Jean-Guy Marceau – Courir dans le froid

Son ami, son best, lui dit tout le temps : « Le bonheur est dans l’action « N’écoutant que son courage, Louis enfile ses vêtements de course, comme une jeune mariée revêt sa robe blanche, avec le même rituel, le même respect qui allume sa ferveur envers l’effort physique, particulièrement la course. Dehors, c’est l’hiver. Peu de neige et beaucoup de froid. Du haut de son appartement de la 1ʳᵉ avenue, depuis la fenêtre du salon, Louis entrevoit le poste de pompier. Juste en arrière, son terrain de jeu, la promenade qui longe le fleuve, un fleuve qui ce matin transpire de froid.

Il est tôt. En ce début de 2025, la nature s’est chargée de répandre une poudre blanche durant la nuit, une farine qui attire les faibles rayons du soleil, on dirait une nappe de velours scintillante. Après s’être enveloppé de vêtements chauds, mais pas trop, Louis chausse de magnifiques espadrilles à la mode, aux semelles orange qui soulignent le logo de Nike. Il est prêt, presque anxieux. Les écouteurs sont bien en place, une « playlist » de circonstance lui assure une ballade sonore qui motive le coureur et stabilise le rythme de sa course. Il descend l’avenue et traverse le boulevard LaSalle. 7 heures du mat. Sa montre intelligente lui confirme que tout va bien. Louis prend la direction ouest vers LaSalle pour environ 15 kilomètres.

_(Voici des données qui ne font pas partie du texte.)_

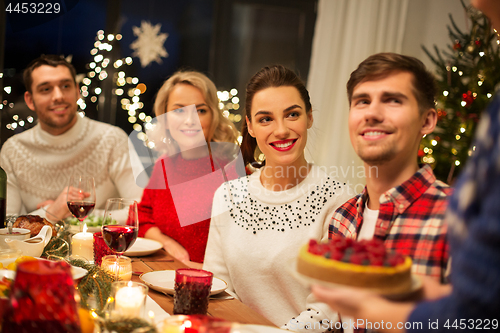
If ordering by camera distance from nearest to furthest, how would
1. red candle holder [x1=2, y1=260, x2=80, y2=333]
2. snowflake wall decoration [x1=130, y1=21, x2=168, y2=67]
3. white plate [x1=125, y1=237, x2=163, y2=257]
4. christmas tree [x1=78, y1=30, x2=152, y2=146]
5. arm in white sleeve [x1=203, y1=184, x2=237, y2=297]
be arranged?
red candle holder [x1=2, y1=260, x2=80, y2=333] → white plate [x1=125, y1=237, x2=163, y2=257] → arm in white sleeve [x1=203, y1=184, x2=237, y2=297] → christmas tree [x1=78, y1=30, x2=152, y2=146] → snowflake wall decoration [x1=130, y1=21, x2=168, y2=67]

Cinq jours par semaine, Louis entreprend ce circuit avec le même élan, la même fougue. Après quelques minutes, il ne sent plus le froid. Il entre dans un état de bien-être, il rencontre toujours les mêmes personnes sur son trajet, un vieux monsieur avec son chien jaune, un cycliste téméraire habillé en joueur de hockey, un autre qui marche très vite et qui chante à tue-tête une chanson d’Harmonium. On dirait que la faune matinale s’est donné rendez-vous dans le froid et accueille ensemble l’année dans leur passion : le plein air. Après le Natatorium, la neige commence à tomber. C’est sur la musique de Simple Plan que Louis met ses lunettes Oakley. La chaussée est dégagée et pas très glissante, à chacune de ses enjambées, ses muscles se contractent et assurent une complète stabilité. Sa respiration est régulière enfin, c’est ce que prétend sa montre.

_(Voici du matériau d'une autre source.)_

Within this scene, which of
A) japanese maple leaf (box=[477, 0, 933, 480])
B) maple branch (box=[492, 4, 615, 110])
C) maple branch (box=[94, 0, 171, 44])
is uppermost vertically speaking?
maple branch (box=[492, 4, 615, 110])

Il arrive déjà aux alentours de la vague à Guy. C’est à ce moment où Louis accélère jusqu’au poste de police. Son cœur bat très fort, il ralentit sa course méthodiquement. La course, c’est technique, on peut se blesser facilement. Louis le sait. Il ne part jamais sans de nombreux étirements. Il se rend jusqu’au Moulin Fleming, touche toujours le même arbre, comme un rite, une marque amicale, prend une bonne gorgée d’eau et fait demi-tour.

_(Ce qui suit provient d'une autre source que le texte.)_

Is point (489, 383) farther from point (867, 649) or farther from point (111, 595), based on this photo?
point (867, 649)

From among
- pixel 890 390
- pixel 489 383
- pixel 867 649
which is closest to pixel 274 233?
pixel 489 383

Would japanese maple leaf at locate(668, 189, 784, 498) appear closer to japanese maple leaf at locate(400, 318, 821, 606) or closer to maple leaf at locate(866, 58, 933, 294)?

Le retour se fait toujours plus facilement. La neige est de plus en plus dense et le vent sort de sa cachette. Louis retire machinalement ses écouteurs. Les branches craquent et le bruit des rapides amplifie l’intensité du moment. Il reconnaît le vieil homme et son chien jaune. Un dernier sprint devant le quai de la tortue. Après un moment, Louis savoure ses derniers kilomètres et se met en mode contemplatif. Il finit sa course par une marche bienfaitrice jusque chez lui. Auparavant, il entre au dépanneur, achète son journal et une banane.

Il revient chez lui toujours avec la même sensation de béatitude. Assis sur un tabouret, dans la cuisine blanc et jaune, Louis mange sa banane en pensant que oui, le bonheur est dans l’action.